→ EXERCISE DESCRIPTION: Copy out, word for word, the stretch of items from the line containing "How many entries" through the line containing "How many categories are shown on the chart?", including both of those lines. Leave the pictures out of your answer.

Items excerpted from a collection:
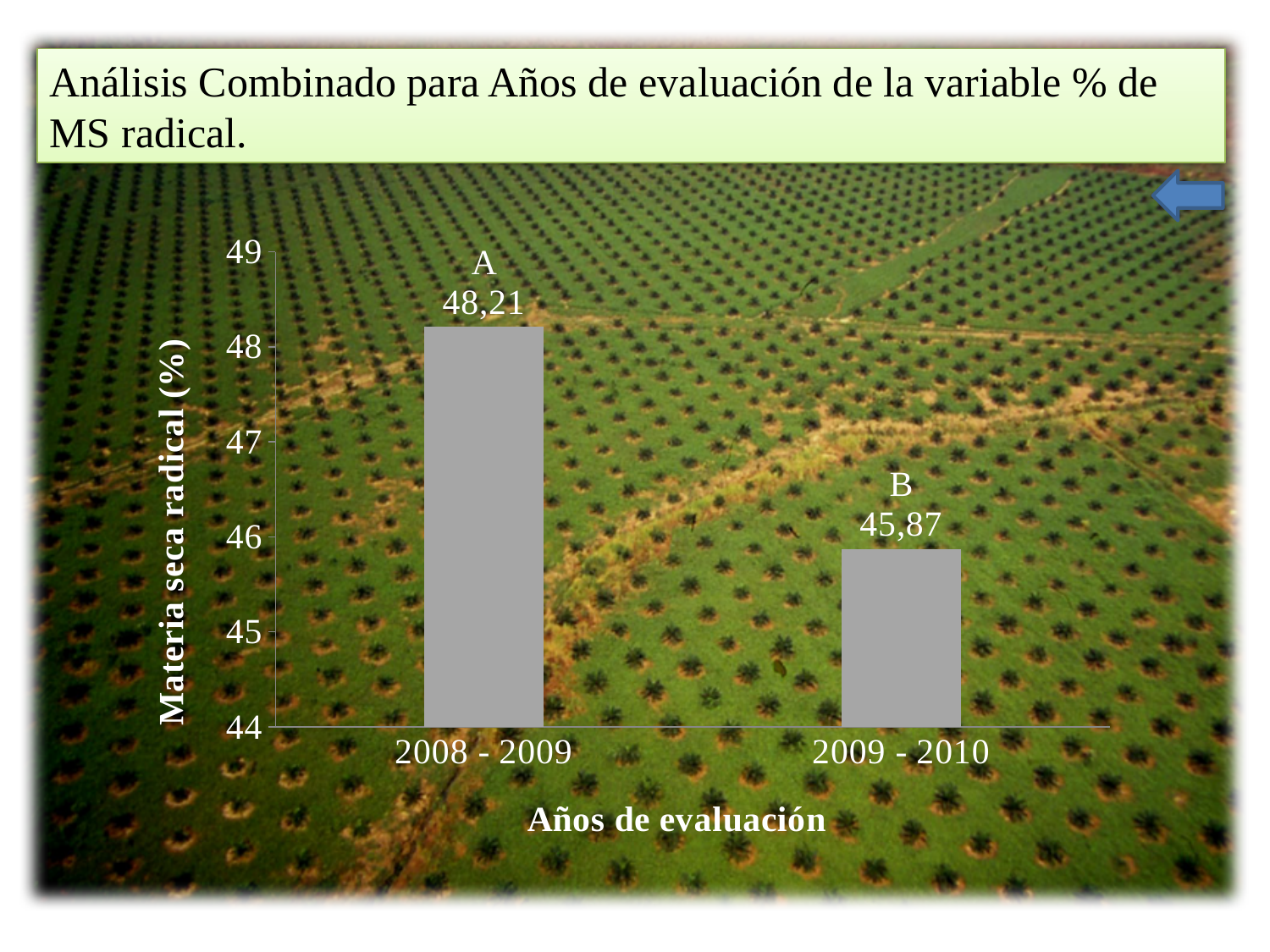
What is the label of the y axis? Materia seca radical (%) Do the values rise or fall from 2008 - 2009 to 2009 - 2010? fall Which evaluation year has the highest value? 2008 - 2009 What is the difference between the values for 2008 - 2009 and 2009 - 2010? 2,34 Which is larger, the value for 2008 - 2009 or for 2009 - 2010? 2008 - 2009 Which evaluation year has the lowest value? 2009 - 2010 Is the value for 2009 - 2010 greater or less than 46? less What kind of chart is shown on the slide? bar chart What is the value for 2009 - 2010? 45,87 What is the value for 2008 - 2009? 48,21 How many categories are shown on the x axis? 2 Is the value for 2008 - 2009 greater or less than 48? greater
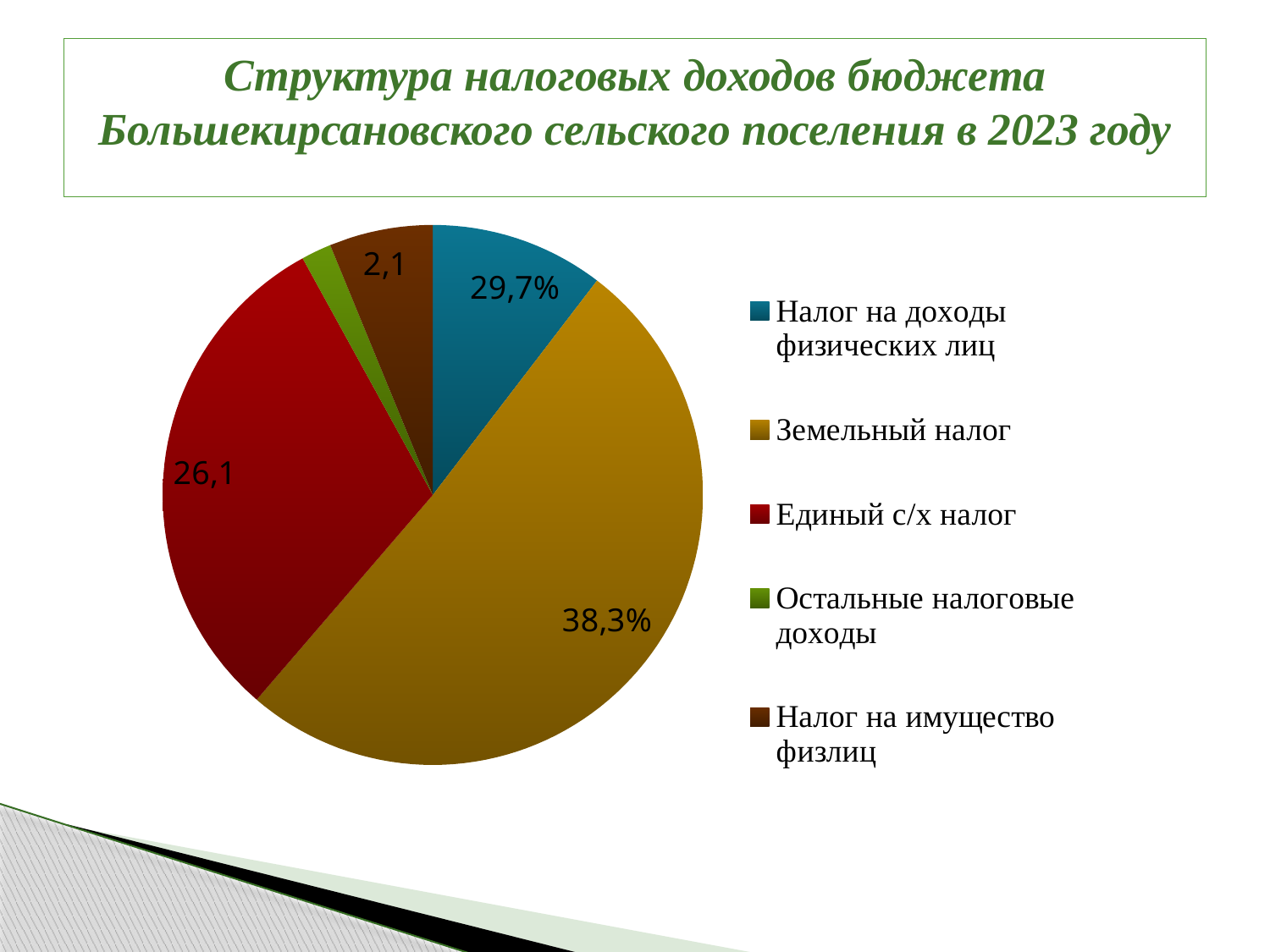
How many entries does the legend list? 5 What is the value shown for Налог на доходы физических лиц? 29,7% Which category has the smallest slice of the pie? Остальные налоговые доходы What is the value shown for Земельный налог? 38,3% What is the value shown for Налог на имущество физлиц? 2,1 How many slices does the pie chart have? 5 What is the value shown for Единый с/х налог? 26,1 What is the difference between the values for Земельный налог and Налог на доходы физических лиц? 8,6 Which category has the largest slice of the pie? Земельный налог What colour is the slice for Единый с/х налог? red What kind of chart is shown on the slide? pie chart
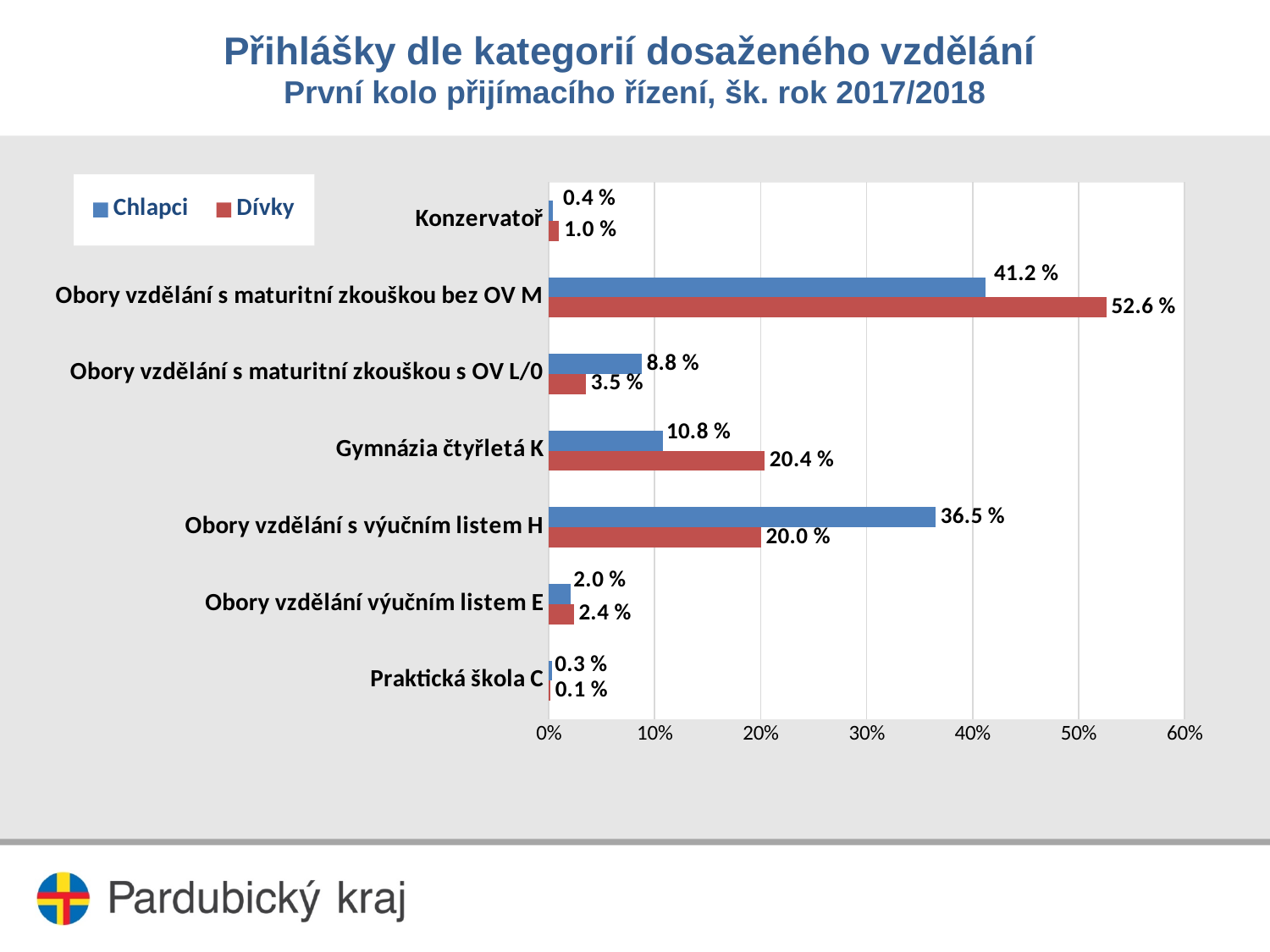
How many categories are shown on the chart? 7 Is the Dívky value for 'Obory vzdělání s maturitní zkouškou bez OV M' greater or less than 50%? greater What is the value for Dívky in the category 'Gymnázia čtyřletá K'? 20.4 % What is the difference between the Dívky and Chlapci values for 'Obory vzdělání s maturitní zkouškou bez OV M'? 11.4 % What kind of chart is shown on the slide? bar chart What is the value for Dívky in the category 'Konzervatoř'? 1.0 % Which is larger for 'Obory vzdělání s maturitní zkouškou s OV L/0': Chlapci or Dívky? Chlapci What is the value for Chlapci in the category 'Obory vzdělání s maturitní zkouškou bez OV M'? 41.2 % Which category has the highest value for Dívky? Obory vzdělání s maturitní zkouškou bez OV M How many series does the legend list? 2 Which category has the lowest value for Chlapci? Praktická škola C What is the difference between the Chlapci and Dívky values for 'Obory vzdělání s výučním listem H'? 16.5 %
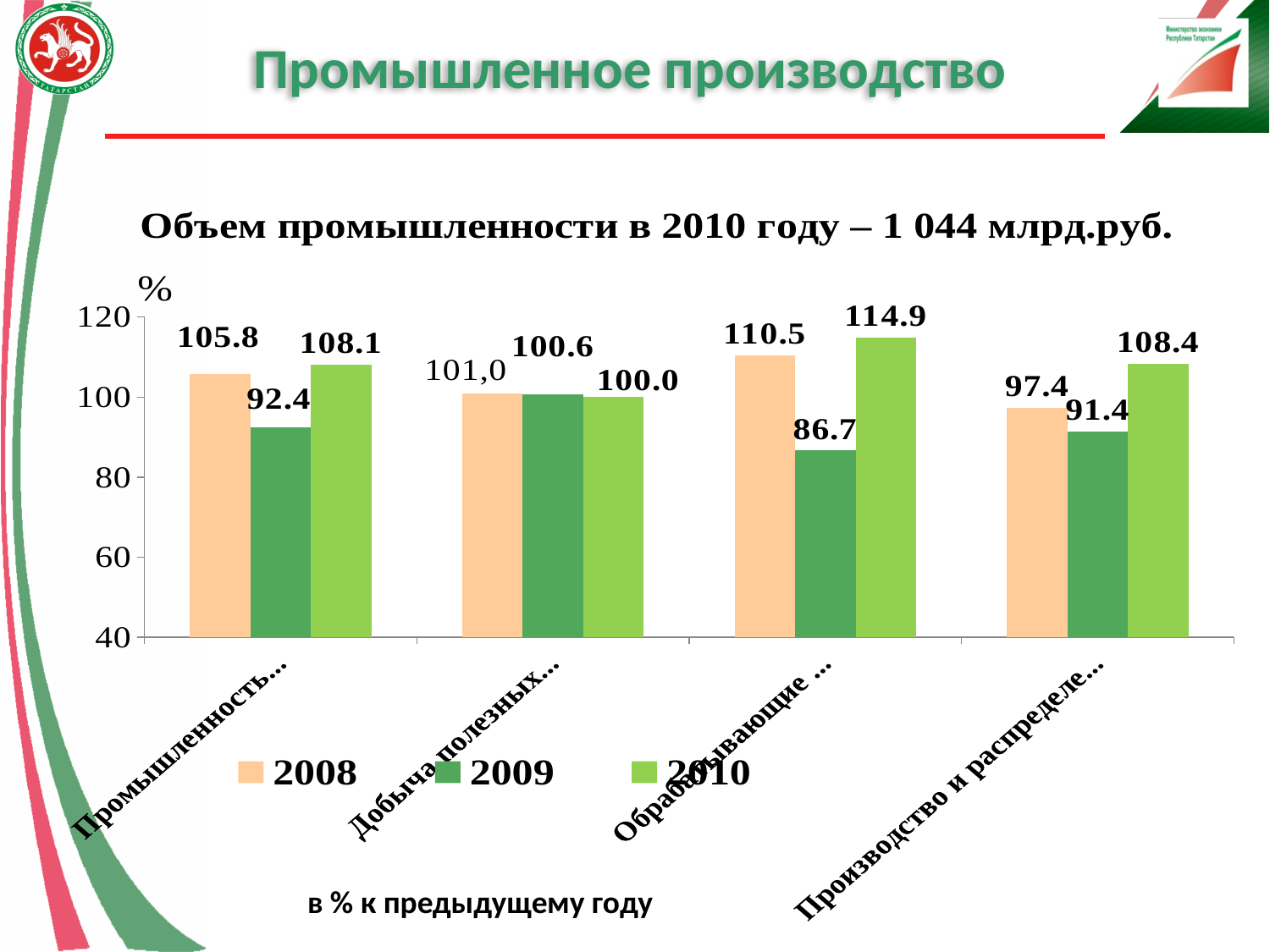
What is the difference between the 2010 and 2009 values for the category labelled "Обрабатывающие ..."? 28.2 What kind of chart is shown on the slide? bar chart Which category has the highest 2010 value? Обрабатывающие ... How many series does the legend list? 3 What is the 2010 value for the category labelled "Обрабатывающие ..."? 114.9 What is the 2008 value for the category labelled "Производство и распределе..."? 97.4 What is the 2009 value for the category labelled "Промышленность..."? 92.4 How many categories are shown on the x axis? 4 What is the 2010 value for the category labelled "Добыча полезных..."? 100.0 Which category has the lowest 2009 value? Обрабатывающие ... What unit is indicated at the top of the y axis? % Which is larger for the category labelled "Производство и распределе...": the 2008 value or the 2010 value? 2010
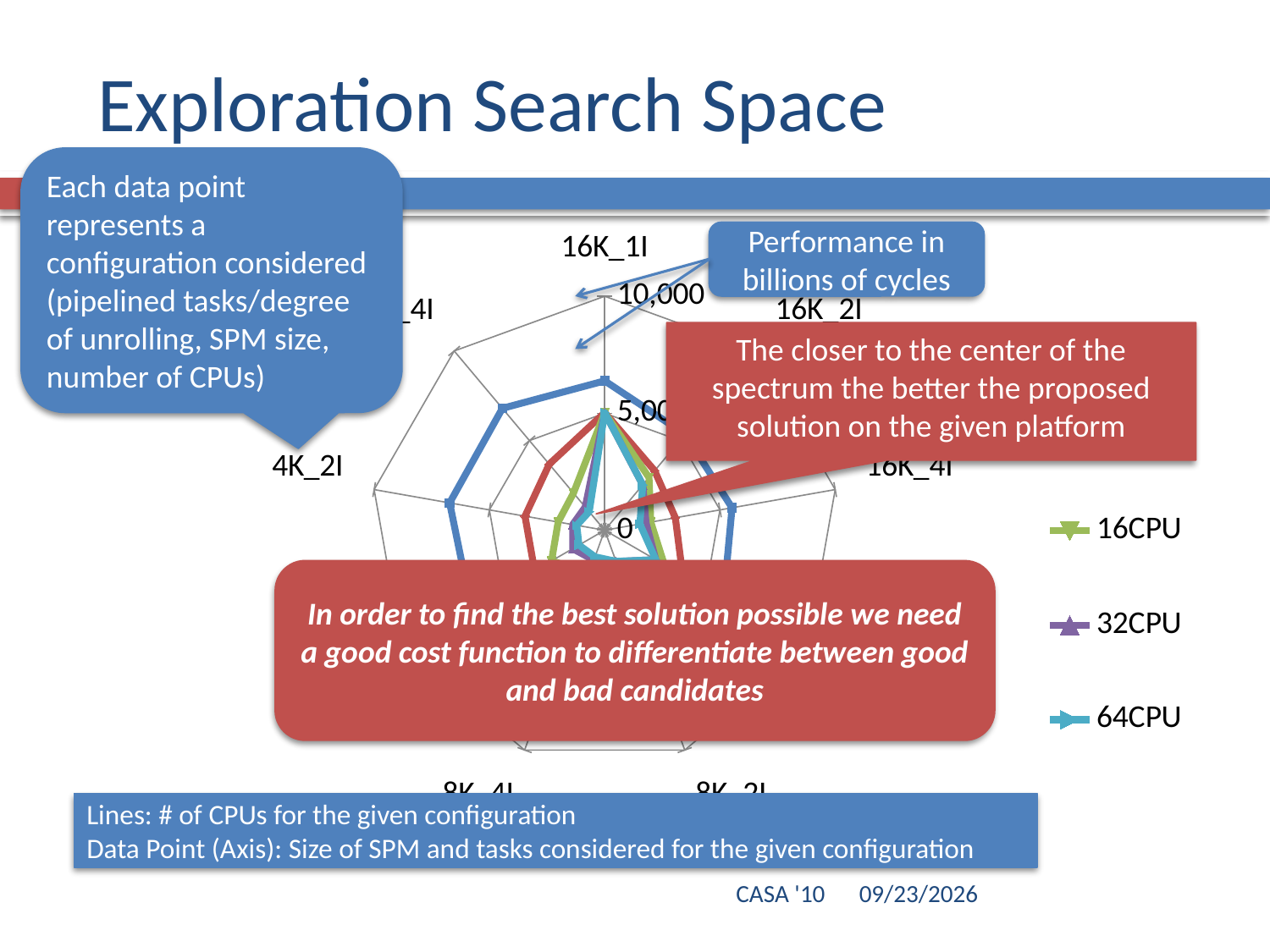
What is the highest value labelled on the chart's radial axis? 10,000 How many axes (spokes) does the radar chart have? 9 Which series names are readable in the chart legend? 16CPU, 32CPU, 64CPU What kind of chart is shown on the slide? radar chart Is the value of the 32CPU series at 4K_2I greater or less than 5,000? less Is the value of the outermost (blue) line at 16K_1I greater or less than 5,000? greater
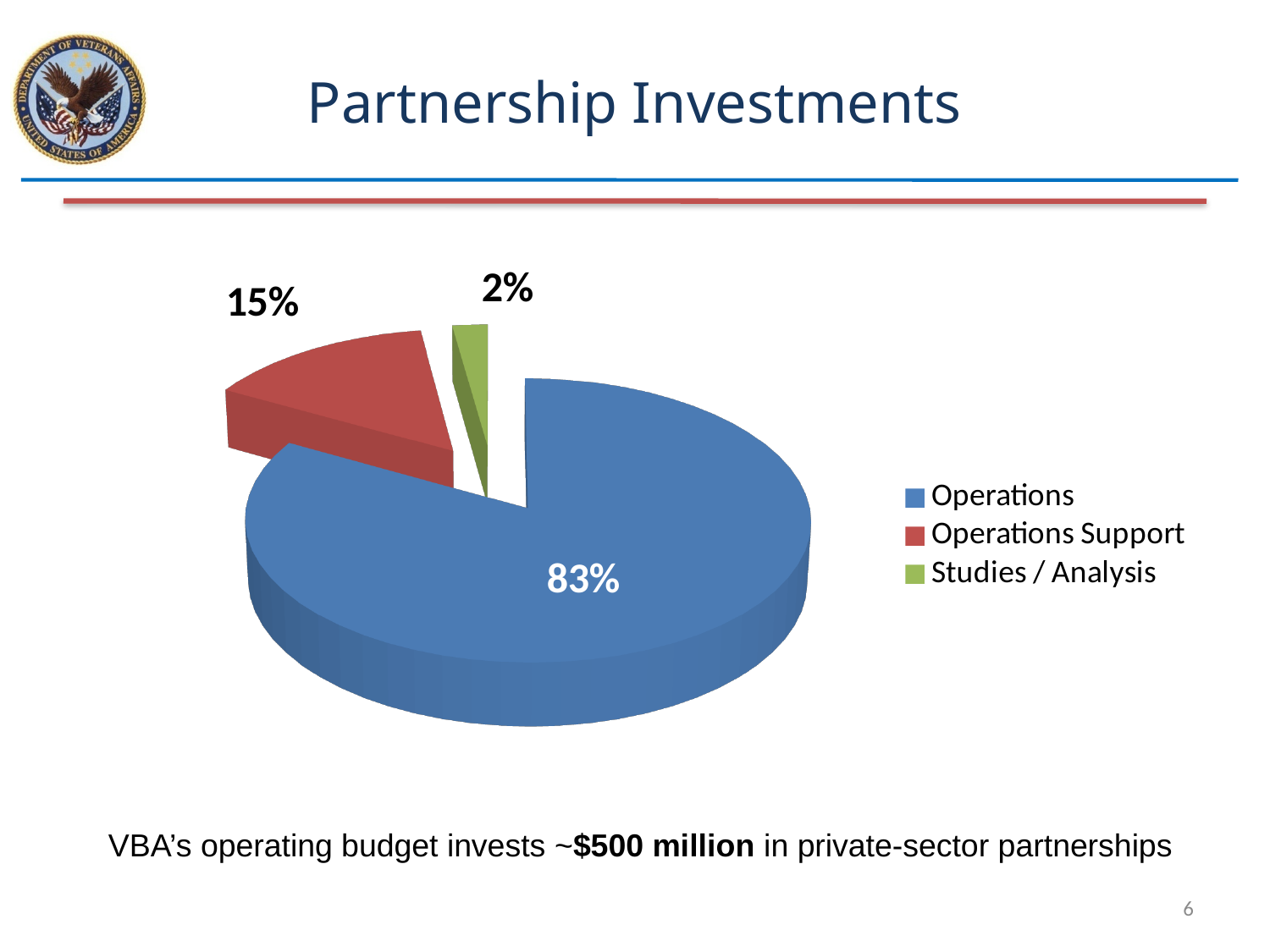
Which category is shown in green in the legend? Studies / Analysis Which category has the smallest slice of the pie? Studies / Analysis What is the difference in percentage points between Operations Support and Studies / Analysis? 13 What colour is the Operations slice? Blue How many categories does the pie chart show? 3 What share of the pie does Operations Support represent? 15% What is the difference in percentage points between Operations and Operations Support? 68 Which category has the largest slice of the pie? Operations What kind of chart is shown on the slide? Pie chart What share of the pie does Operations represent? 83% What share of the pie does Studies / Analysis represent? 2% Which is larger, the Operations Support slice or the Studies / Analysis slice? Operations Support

→ ANSWER AREA:
How many entries does the legend list? 5 What is the value shown for Налог на доходы физических лиц? 29,7% Which category has the smallest slice of the pie? Остальные налоговые доходы What is the value shown for Земельный налог? 38,3% What is the value shown for Налог на имущество физлиц? 2,1 How many slices does the pie chart have? 5 What is the value shown for Единый с/х налог? 26,1 What is the difference between the values for Земельный налог and Налог на доходы физических лиц? 8,6 Which category has the largest slice of the pie? Земельный налог What colour is the slice for Единый с/х налог? red What kind of chart is shown on the slide? pie chart
How many categories are shown on the chart? 7 Is the Dívky value for 'Obory vzdělání s maturitní zkouškou bez OV M' greater or less than 50%? greater What is the value for Dívky in the category 'Gymnázia čtyřletá K'? 20.4 % What is the difference between the Dívky and Chlapci values for 'Obory vzdělání s maturitní zkouškou bez OV M'? 11.4 % What kind of chart is shown on the slide? bar chart What is the value for Dívky in the category 'Konzervatoř'? 1.0 % Which is larger for 'Obory vzdělání s maturitní zkouškou s OV L/0': Chlapci or Dívky? Chlapci What is the value for Chlapci in the category 'Obory vzdělání s maturitní zkouškou bez OV M'? 41.2 % Which category has the highest value for Dívky? Obory vzdělání s maturitní zkouškou bez OV M How many series does the legend list? 2 Which category has the lowest value for Chlapci? Praktická škola C What is the difference between the Chlapci and Dívky values for 'Obory vzdělání s výučním listem H'? 16.5 %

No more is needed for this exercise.